Horrible. The belt made me look like Baron Harkonnen out of Dune. It was so heavy it kept pulling my trousers down. The kettle clanged against my legs, confused cows followed me down the field wanting to be milked, my hair got in my eyes, I found liquorice rolling papers in one pocket, reminding me of those happy days when I used to puff and fish at the same time.

And some bloke was in Ray's swim. He was a member of the club that fishes the other side of the river and having fished through the hottest part of the afternoon was now packing up, just as things were likely to get interesting. Why do people do that? Why do they turn up at 11.00 in the morning, fish until 5.00pm and then complain because they caught sunstroke but not any fish?

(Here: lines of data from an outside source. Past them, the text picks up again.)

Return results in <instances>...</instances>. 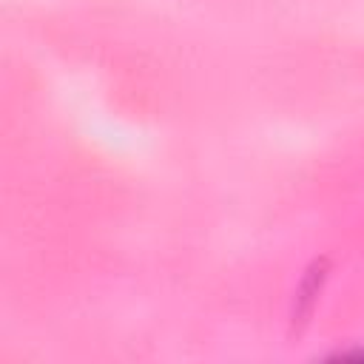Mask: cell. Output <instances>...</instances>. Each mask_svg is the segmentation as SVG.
Segmentation results:
<instances>
[{
	"mask_svg": "<svg viewBox=\"0 0 364 364\" xmlns=\"http://www.w3.org/2000/svg\"><path fill=\"white\" fill-rule=\"evenodd\" d=\"M327 273H330V262L321 256V259H313V264L304 270V276H301V282H299V287H296V304H293V327H301L307 318H310V313H313V307H316V301H318V293H321V287H324V282H327Z\"/></svg>",
	"mask_w": 364,
	"mask_h": 364,
	"instance_id": "cell-1",
	"label": "cell"
},
{
	"mask_svg": "<svg viewBox=\"0 0 364 364\" xmlns=\"http://www.w3.org/2000/svg\"><path fill=\"white\" fill-rule=\"evenodd\" d=\"M338 358H364V350H344L338 353Z\"/></svg>",
	"mask_w": 364,
	"mask_h": 364,
	"instance_id": "cell-2",
	"label": "cell"
}]
</instances>
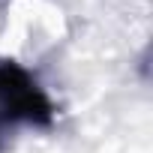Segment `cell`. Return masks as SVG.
Masks as SVG:
<instances>
[{"instance_id":"6da1fadb","label":"cell","mask_w":153,"mask_h":153,"mask_svg":"<svg viewBox=\"0 0 153 153\" xmlns=\"http://www.w3.org/2000/svg\"><path fill=\"white\" fill-rule=\"evenodd\" d=\"M57 105L39 78L18 60H0V153L18 129H48Z\"/></svg>"}]
</instances>
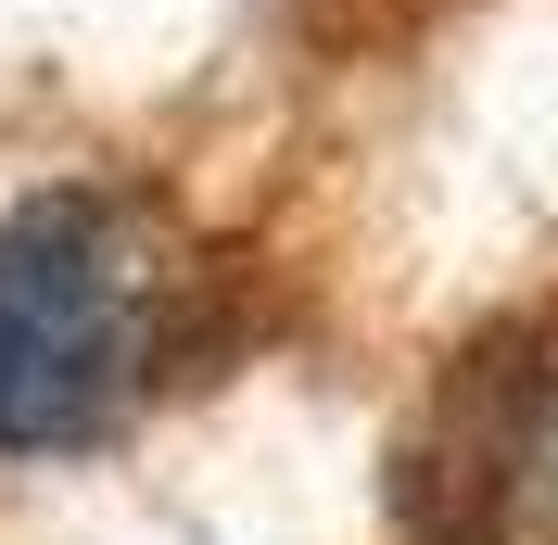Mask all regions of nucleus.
I'll return each instance as SVG.
<instances>
[{"mask_svg": "<svg viewBox=\"0 0 558 545\" xmlns=\"http://www.w3.org/2000/svg\"><path fill=\"white\" fill-rule=\"evenodd\" d=\"M178 241L140 191L51 178L0 216V457H76L153 393Z\"/></svg>", "mask_w": 558, "mask_h": 545, "instance_id": "nucleus-1", "label": "nucleus"}]
</instances>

What's that all about?

Ray settled in and I plodded on to my June 16th swim, looking for all the world like a pack mule that's learned to walk upright. I threw in some of the Hideous American Cheese and tackled up - 5lb line, quiver tip, link leger, size 4 hook, big lump of cheese paste. First cast I lobbed the bait into a spot between the lilies and the margins that I'd noticed the previous trip. I started to lean back and put the rod in the rest - taptaptaptapTHUMP! Nearly pulled the rod out of my hands. I struck, felt the fish - big - and then the hook came out.

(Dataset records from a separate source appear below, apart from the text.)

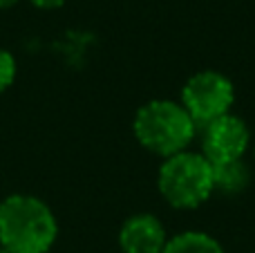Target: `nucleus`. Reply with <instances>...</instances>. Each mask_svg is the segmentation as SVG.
Returning <instances> with one entry per match:
<instances>
[{
    "label": "nucleus",
    "instance_id": "3",
    "mask_svg": "<svg viewBox=\"0 0 255 253\" xmlns=\"http://www.w3.org/2000/svg\"><path fill=\"white\" fill-rule=\"evenodd\" d=\"M157 186L161 197L175 209H197L215 193L213 164L202 152L184 150L166 157L159 168Z\"/></svg>",
    "mask_w": 255,
    "mask_h": 253
},
{
    "label": "nucleus",
    "instance_id": "8",
    "mask_svg": "<svg viewBox=\"0 0 255 253\" xmlns=\"http://www.w3.org/2000/svg\"><path fill=\"white\" fill-rule=\"evenodd\" d=\"M163 253H224L222 245L204 231H184L168 238Z\"/></svg>",
    "mask_w": 255,
    "mask_h": 253
},
{
    "label": "nucleus",
    "instance_id": "7",
    "mask_svg": "<svg viewBox=\"0 0 255 253\" xmlns=\"http://www.w3.org/2000/svg\"><path fill=\"white\" fill-rule=\"evenodd\" d=\"M251 184V170L242 159L213 166V188L222 195H238Z\"/></svg>",
    "mask_w": 255,
    "mask_h": 253
},
{
    "label": "nucleus",
    "instance_id": "12",
    "mask_svg": "<svg viewBox=\"0 0 255 253\" xmlns=\"http://www.w3.org/2000/svg\"><path fill=\"white\" fill-rule=\"evenodd\" d=\"M0 253H7V251H4V249H2V247H0Z\"/></svg>",
    "mask_w": 255,
    "mask_h": 253
},
{
    "label": "nucleus",
    "instance_id": "4",
    "mask_svg": "<svg viewBox=\"0 0 255 253\" xmlns=\"http://www.w3.org/2000/svg\"><path fill=\"white\" fill-rule=\"evenodd\" d=\"M235 101V88L224 74L204 70L193 74L181 90V106L190 115L197 128L229 115Z\"/></svg>",
    "mask_w": 255,
    "mask_h": 253
},
{
    "label": "nucleus",
    "instance_id": "5",
    "mask_svg": "<svg viewBox=\"0 0 255 253\" xmlns=\"http://www.w3.org/2000/svg\"><path fill=\"white\" fill-rule=\"evenodd\" d=\"M249 143H251L249 126L231 112L202 128V155L213 166L242 159Z\"/></svg>",
    "mask_w": 255,
    "mask_h": 253
},
{
    "label": "nucleus",
    "instance_id": "10",
    "mask_svg": "<svg viewBox=\"0 0 255 253\" xmlns=\"http://www.w3.org/2000/svg\"><path fill=\"white\" fill-rule=\"evenodd\" d=\"M29 2L38 9H56L61 4H65V0H29Z\"/></svg>",
    "mask_w": 255,
    "mask_h": 253
},
{
    "label": "nucleus",
    "instance_id": "1",
    "mask_svg": "<svg viewBox=\"0 0 255 253\" xmlns=\"http://www.w3.org/2000/svg\"><path fill=\"white\" fill-rule=\"evenodd\" d=\"M58 238L52 206L29 193L0 202V247L7 253H47Z\"/></svg>",
    "mask_w": 255,
    "mask_h": 253
},
{
    "label": "nucleus",
    "instance_id": "9",
    "mask_svg": "<svg viewBox=\"0 0 255 253\" xmlns=\"http://www.w3.org/2000/svg\"><path fill=\"white\" fill-rule=\"evenodd\" d=\"M18 76V63L9 49L0 47V94L7 92L13 83H16Z\"/></svg>",
    "mask_w": 255,
    "mask_h": 253
},
{
    "label": "nucleus",
    "instance_id": "2",
    "mask_svg": "<svg viewBox=\"0 0 255 253\" xmlns=\"http://www.w3.org/2000/svg\"><path fill=\"white\" fill-rule=\"evenodd\" d=\"M132 132L145 150L166 159L188 150L197 134V126L181 103L154 99L136 110Z\"/></svg>",
    "mask_w": 255,
    "mask_h": 253
},
{
    "label": "nucleus",
    "instance_id": "6",
    "mask_svg": "<svg viewBox=\"0 0 255 253\" xmlns=\"http://www.w3.org/2000/svg\"><path fill=\"white\" fill-rule=\"evenodd\" d=\"M166 242V229L150 213L128 218L119 231V247L124 253H163Z\"/></svg>",
    "mask_w": 255,
    "mask_h": 253
},
{
    "label": "nucleus",
    "instance_id": "11",
    "mask_svg": "<svg viewBox=\"0 0 255 253\" xmlns=\"http://www.w3.org/2000/svg\"><path fill=\"white\" fill-rule=\"evenodd\" d=\"M18 0H0V9H7V7H13Z\"/></svg>",
    "mask_w": 255,
    "mask_h": 253
}]
</instances>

Pass and move, pass and move. Fish and move. Stupidly I stayed and didn't get another bite. It won't happen next time. An hour and a half later I headed upstream towards the big open bend where I was going to fish into darkness. It was a nice spot. Just me, an opening in the reeds, a nice looking pool and a steaming cow pat about eight inches away from the rod rest. When it got dark I was going to have to be careful.

I baited the swim with some more HAC, brewed up, drank the tea and then cast in. Popped the rod on the rest. Ray wandered by heading for the Willows. He'd just gone over the stile when BANG the rod went again and if I hadn't grabbed it, I would have lost it this time. A good short crap later and the result was this chub - certainly over three pounds and probably bigger. The photo doesn't quite do it justice. (I do however really look like that).

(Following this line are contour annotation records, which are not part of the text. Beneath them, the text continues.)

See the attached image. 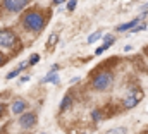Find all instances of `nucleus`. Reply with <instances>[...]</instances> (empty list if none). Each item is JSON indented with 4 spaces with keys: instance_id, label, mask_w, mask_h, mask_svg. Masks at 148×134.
Segmentation results:
<instances>
[{
    "instance_id": "nucleus-1",
    "label": "nucleus",
    "mask_w": 148,
    "mask_h": 134,
    "mask_svg": "<svg viewBox=\"0 0 148 134\" xmlns=\"http://www.w3.org/2000/svg\"><path fill=\"white\" fill-rule=\"evenodd\" d=\"M48 17L50 14L45 12L40 7H31V9H24L19 16V24L21 28L29 34H40L45 26L48 24Z\"/></svg>"
},
{
    "instance_id": "nucleus-2",
    "label": "nucleus",
    "mask_w": 148,
    "mask_h": 134,
    "mask_svg": "<svg viewBox=\"0 0 148 134\" xmlns=\"http://www.w3.org/2000/svg\"><path fill=\"white\" fill-rule=\"evenodd\" d=\"M112 86H114V72L110 69H97L91 76V81H90V88L93 91H98V93H103V91H109Z\"/></svg>"
},
{
    "instance_id": "nucleus-3",
    "label": "nucleus",
    "mask_w": 148,
    "mask_h": 134,
    "mask_svg": "<svg viewBox=\"0 0 148 134\" xmlns=\"http://www.w3.org/2000/svg\"><path fill=\"white\" fill-rule=\"evenodd\" d=\"M17 124L23 131H33L38 126V113L33 112V110H26L24 113L19 115L17 119Z\"/></svg>"
},
{
    "instance_id": "nucleus-4",
    "label": "nucleus",
    "mask_w": 148,
    "mask_h": 134,
    "mask_svg": "<svg viewBox=\"0 0 148 134\" xmlns=\"http://www.w3.org/2000/svg\"><path fill=\"white\" fill-rule=\"evenodd\" d=\"M19 41V36L12 28H2L0 29V46L2 48H16Z\"/></svg>"
},
{
    "instance_id": "nucleus-5",
    "label": "nucleus",
    "mask_w": 148,
    "mask_h": 134,
    "mask_svg": "<svg viewBox=\"0 0 148 134\" xmlns=\"http://www.w3.org/2000/svg\"><path fill=\"white\" fill-rule=\"evenodd\" d=\"M29 0H2V9L7 14H19L26 9Z\"/></svg>"
},
{
    "instance_id": "nucleus-6",
    "label": "nucleus",
    "mask_w": 148,
    "mask_h": 134,
    "mask_svg": "<svg viewBox=\"0 0 148 134\" xmlns=\"http://www.w3.org/2000/svg\"><path fill=\"white\" fill-rule=\"evenodd\" d=\"M143 98V91L141 90H131L127 93V96L122 100V110H129V108H134Z\"/></svg>"
},
{
    "instance_id": "nucleus-7",
    "label": "nucleus",
    "mask_w": 148,
    "mask_h": 134,
    "mask_svg": "<svg viewBox=\"0 0 148 134\" xmlns=\"http://www.w3.org/2000/svg\"><path fill=\"white\" fill-rule=\"evenodd\" d=\"M26 110H28V101L24 100V98H16V100L10 103V112L14 115H21Z\"/></svg>"
},
{
    "instance_id": "nucleus-8",
    "label": "nucleus",
    "mask_w": 148,
    "mask_h": 134,
    "mask_svg": "<svg viewBox=\"0 0 148 134\" xmlns=\"http://www.w3.org/2000/svg\"><path fill=\"white\" fill-rule=\"evenodd\" d=\"M145 16H147V10H145L140 17H136V19H133V21H129V23H124V24L117 26V28H115V31H117V33H122V31H131L134 26H138V24H140V21H141Z\"/></svg>"
},
{
    "instance_id": "nucleus-9",
    "label": "nucleus",
    "mask_w": 148,
    "mask_h": 134,
    "mask_svg": "<svg viewBox=\"0 0 148 134\" xmlns=\"http://www.w3.org/2000/svg\"><path fill=\"white\" fill-rule=\"evenodd\" d=\"M103 38H105V43L95 50V55H102V53H103L109 46H112V45L115 43V36H110V34H109V36H103Z\"/></svg>"
},
{
    "instance_id": "nucleus-10",
    "label": "nucleus",
    "mask_w": 148,
    "mask_h": 134,
    "mask_svg": "<svg viewBox=\"0 0 148 134\" xmlns=\"http://www.w3.org/2000/svg\"><path fill=\"white\" fill-rule=\"evenodd\" d=\"M73 105H74V96L71 95V93H67V95L62 98V101H60V112H66V110H69Z\"/></svg>"
},
{
    "instance_id": "nucleus-11",
    "label": "nucleus",
    "mask_w": 148,
    "mask_h": 134,
    "mask_svg": "<svg viewBox=\"0 0 148 134\" xmlns=\"http://www.w3.org/2000/svg\"><path fill=\"white\" fill-rule=\"evenodd\" d=\"M28 67H29V62H23V64L17 67V69L10 70V72H9V74L5 76V79H14V77H17V76H19V74H21V72H23L24 69H28Z\"/></svg>"
},
{
    "instance_id": "nucleus-12",
    "label": "nucleus",
    "mask_w": 148,
    "mask_h": 134,
    "mask_svg": "<svg viewBox=\"0 0 148 134\" xmlns=\"http://www.w3.org/2000/svg\"><path fill=\"white\" fill-rule=\"evenodd\" d=\"M57 41H59V34L52 33L50 36H48V40H47V50H48V52H52V50H53V46L57 45Z\"/></svg>"
},
{
    "instance_id": "nucleus-13",
    "label": "nucleus",
    "mask_w": 148,
    "mask_h": 134,
    "mask_svg": "<svg viewBox=\"0 0 148 134\" xmlns=\"http://www.w3.org/2000/svg\"><path fill=\"white\" fill-rule=\"evenodd\" d=\"M41 83H53V84H57V83H59V74H57V72H48V74L41 79Z\"/></svg>"
},
{
    "instance_id": "nucleus-14",
    "label": "nucleus",
    "mask_w": 148,
    "mask_h": 134,
    "mask_svg": "<svg viewBox=\"0 0 148 134\" xmlns=\"http://www.w3.org/2000/svg\"><path fill=\"white\" fill-rule=\"evenodd\" d=\"M91 117H93V120H95V122H98V120L105 119V113H103V110H102V108H97V110H93Z\"/></svg>"
},
{
    "instance_id": "nucleus-15",
    "label": "nucleus",
    "mask_w": 148,
    "mask_h": 134,
    "mask_svg": "<svg viewBox=\"0 0 148 134\" xmlns=\"http://www.w3.org/2000/svg\"><path fill=\"white\" fill-rule=\"evenodd\" d=\"M100 38H103V36H102V31L98 29V31H95V33L88 38V43H95V41H97V40H100Z\"/></svg>"
},
{
    "instance_id": "nucleus-16",
    "label": "nucleus",
    "mask_w": 148,
    "mask_h": 134,
    "mask_svg": "<svg viewBox=\"0 0 148 134\" xmlns=\"http://www.w3.org/2000/svg\"><path fill=\"white\" fill-rule=\"evenodd\" d=\"M9 60H10V57H7L3 52H0V67L7 66V64H9Z\"/></svg>"
},
{
    "instance_id": "nucleus-17",
    "label": "nucleus",
    "mask_w": 148,
    "mask_h": 134,
    "mask_svg": "<svg viewBox=\"0 0 148 134\" xmlns=\"http://www.w3.org/2000/svg\"><path fill=\"white\" fill-rule=\"evenodd\" d=\"M127 133V129L126 127H115V129H110L109 134H126Z\"/></svg>"
},
{
    "instance_id": "nucleus-18",
    "label": "nucleus",
    "mask_w": 148,
    "mask_h": 134,
    "mask_svg": "<svg viewBox=\"0 0 148 134\" xmlns=\"http://www.w3.org/2000/svg\"><path fill=\"white\" fill-rule=\"evenodd\" d=\"M147 29V24L143 23V24H138V26H134L133 29H131V33H140V31H145Z\"/></svg>"
},
{
    "instance_id": "nucleus-19",
    "label": "nucleus",
    "mask_w": 148,
    "mask_h": 134,
    "mask_svg": "<svg viewBox=\"0 0 148 134\" xmlns=\"http://www.w3.org/2000/svg\"><path fill=\"white\" fill-rule=\"evenodd\" d=\"M38 60H40V55H38V53H33V55L29 57V60H28V62H29V66H35Z\"/></svg>"
},
{
    "instance_id": "nucleus-20",
    "label": "nucleus",
    "mask_w": 148,
    "mask_h": 134,
    "mask_svg": "<svg viewBox=\"0 0 148 134\" xmlns=\"http://www.w3.org/2000/svg\"><path fill=\"white\" fill-rule=\"evenodd\" d=\"M5 112H7V105L0 101V119H3V115H5Z\"/></svg>"
},
{
    "instance_id": "nucleus-21",
    "label": "nucleus",
    "mask_w": 148,
    "mask_h": 134,
    "mask_svg": "<svg viewBox=\"0 0 148 134\" xmlns=\"http://www.w3.org/2000/svg\"><path fill=\"white\" fill-rule=\"evenodd\" d=\"M76 3H77V0H69V2H67V10H74Z\"/></svg>"
},
{
    "instance_id": "nucleus-22",
    "label": "nucleus",
    "mask_w": 148,
    "mask_h": 134,
    "mask_svg": "<svg viewBox=\"0 0 148 134\" xmlns=\"http://www.w3.org/2000/svg\"><path fill=\"white\" fill-rule=\"evenodd\" d=\"M129 50H133V46H131V45H126V46H124V52H129Z\"/></svg>"
},
{
    "instance_id": "nucleus-23",
    "label": "nucleus",
    "mask_w": 148,
    "mask_h": 134,
    "mask_svg": "<svg viewBox=\"0 0 148 134\" xmlns=\"http://www.w3.org/2000/svg\"><path fill=\"white\" fill-rule=\"evenodd\" d=\"M26 81H29V76H24V77H21V83H26Z\"/></svg>"
},
{
    "instance_id": "nucleus-24",
    "label": "nucleus",
    "mask_w": 148,
    "mask_h": 134,
    "mask_svg": "<svg viewBox=\"0 0 148 134\" xmlns=\"http://www.w3.org/2000/svg\"><path fill=\"white\" fill-rule=\"evenodd\" d=\"M52 2H53L55 5H59V3H62V2H66V0H52Z\"/></svg>"
},
{
    "instance_id": "nucleus-25",
    "label": "nucleus",
    "mask_w": 148,
    "mask_h": 134,
    "mask_svg": "<svg viewBox=\"0 0 148 134\" xmlns=\"http://www.w3.org/2000/svg\"><path fill=\"white\" fill-rule=\"evenodd\" d=\"M143 50H145V55H147V57H148V45H147V46H145V48H143Z\"/></svg>"
}]
</instances>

Yes, I decided to leave that typo where it was. Of course, I meant to say 'scrap'.

If I could crap chub then there wouldn't be a problem would there? And I'd certainly never blank.

Getting the hook out proved impossible because the chub had wolfed that cheese paste right down, so we cut the line and I was so keen to get the fish back in that I popped it back into the swim by my feet. Fish and move, fish and move.

I didn't get another bite. Ray meantime caught two large chub and an even larger carp, probably a double. Unfortunately, he didn't bring his camera, so you'll have to make do with this.

No fish

It's been pointed out to me that there isn't enough fish porn on this site. You know the kind of thing. Beefy blokes (of which I confess, I am one) holding massive fish, bellies bulging with beer (the blokes) and boillies (the cyprinids).

So, setting out for the river this morning with conditions pretty much perfect, a new ball of cheese paste glistening in the creel and a song in my heart, I fully intended to correct this omission. In fact, yesterday I nearly wrote a pre-trip entry saying that I was certain I would catch a barbel when I went fishing the next day.

Fatal, naturally. I caught a chub second cast - nice as well, about three and a half pounds - and a gudgeon last cast and nothing in between. I positioned the chub neatly in the landing net, laid a float above him and placed the rod and reel beneath for scale, opened the lens of my Sony and took aim. Whereupon the chub decided it had had enough, flipped itself out of the net and slid gently down the bank and back into the river, making barely a splash. The judges gave him an 8.7.